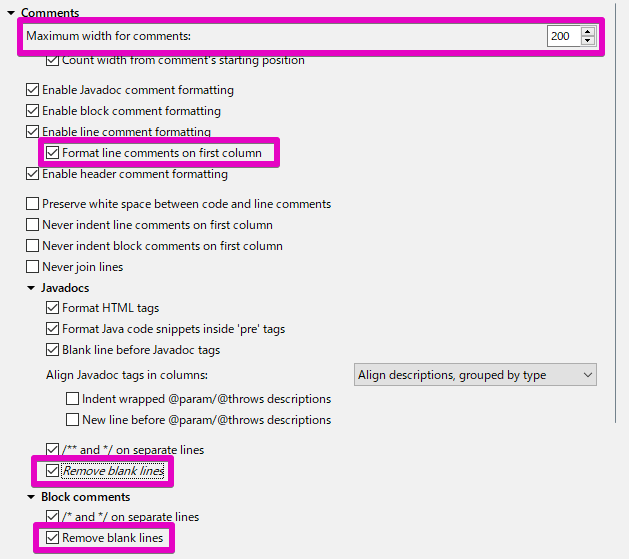 Comments

Maximum width for comments: 200

Count width from comment's starting position

Enable Javadoc comment formatting

Enable block comment formatting

Enable line comment formatting

Format line comments on first column

Enable header comment formatting

Preserve white space between code and line comments

Never indent line comments on first column

Never indent block comments on first column

Never join lines

Javadocs

Format HTML tags

Format Java code snippets inside 'pre' tags

Blank line before Javadoc tags

Align Javadoc tags in columns: Align descriptions, grouped by type

Indent wrapped @param/@throws descriptions

New line before @param/@throws descriptions

/** and */ on separate lines

Remove blank lines

Block comments

/* and */ on separate lines

Remove blank lines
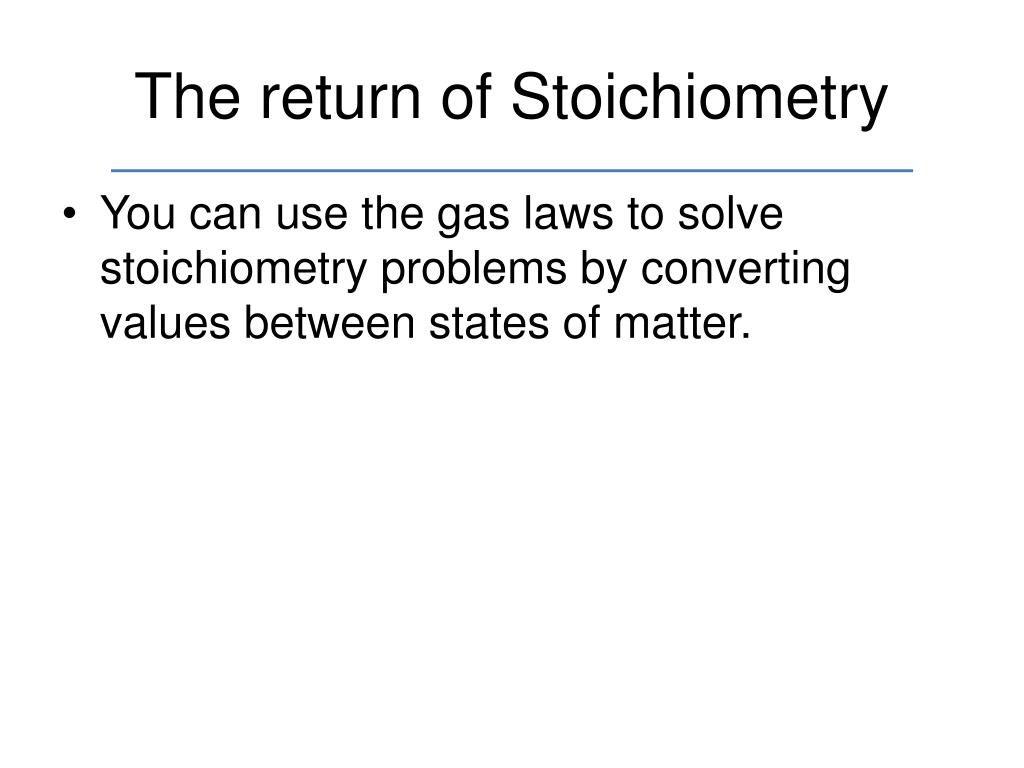 The return of Stoichiometry

• You can use the gas laws to solve stoichiometry problems by converting values between states of matter.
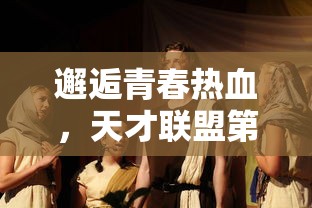 邂逅青春热血，天才联盟第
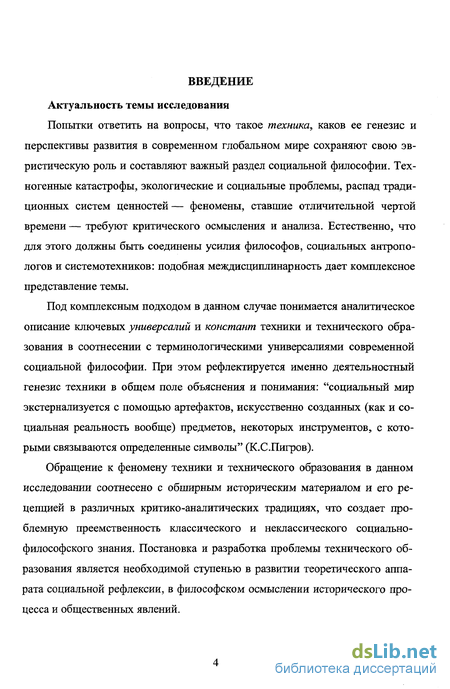 ВВЕДЕНИЕ

Актуальность темы исследования

Попытки ответить на вопросы, что такое техника, каков ее генезис и перспективы развития в современном глобальном мире сохраняют свою эвристическую роль и составляют важный раздел социальной философии. Техногенные катастрофы, экологические и социальные проблемы, распад традиционных систем ценностей — феномены, ставшие отличительной чертой времени — требуют критического осмысления и анализа. Естественно, что для этого должны быть соединены усилия философов, социальных антропологов и системотехников: подобная междисциплинарность дает комплексное представление темы.

Под комплексным подходом в данном случае понимается аналитическое описание ключевых универсалий и констант техники и технического образования в соотнесении с терминологическими универсалиями современной социальной философии. При этом рефлектируется именно деятельностный генезис техники в общем поле объяснения и понимания: “социальный мир экстернализуется с помощью артефактов, искусственно созданных (как и социальная реальность вообще) предметов, некоторых инструментов, с которыми связываются определенные символы” (К.С.Пигров).

Обращение к феномену техники и технического образования в данном исследовании соотнесено с обширным историческим материалом и его рецепцией в различных критико-аналитических традициях, что создает проблемную преемственность классического и неклассического социально-философского знания. Постановка и разработка проблемы технического образования является необходимой ступенью в развитии теоретического аппарата социальной рефлексии, в философском осмыслении исторического процесса и общественных явлений.

4

dsLib.net
библиотека диссертаций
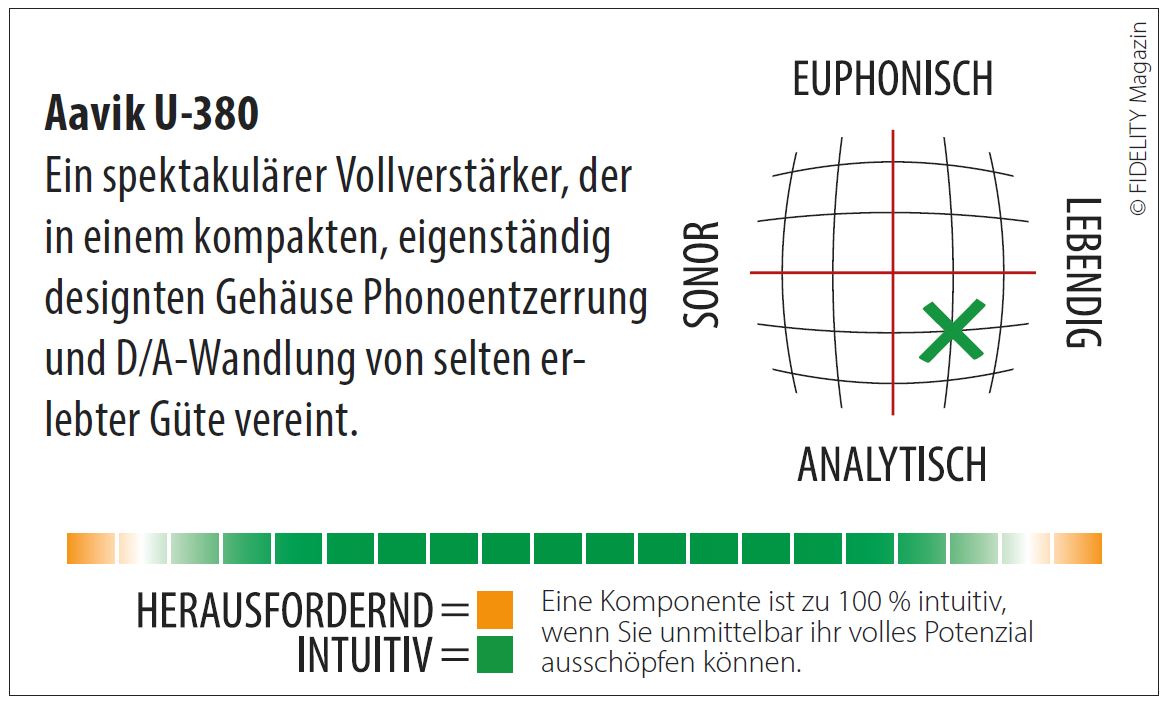 Aavik U-380
Ein spektakulärer Vollverstärker, der in einem kompakten, eigenständig designten Gehäuse Phonoentzerrung und D/A-Wandlung von selten erlebter Güte vereint.

EUPHONISCH
SONOR
LEBENDIG
ANALYTISCH

© FIDELITY Magazin

HERAUSFORDERND =
INTUITIV =

Eine Komponente ist zu 100 % intuitiv, wenn Sie unmittelbar ihr volles Potenzial ausschöpfen können.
***
# Directions
In the entries above, identify each line that includes the string "Enable", then copy it.

# Result for this exercise
Enable Javadoc comment formatting
Enable block comment formatting
Enable line comment formatting
Enable header comment formatting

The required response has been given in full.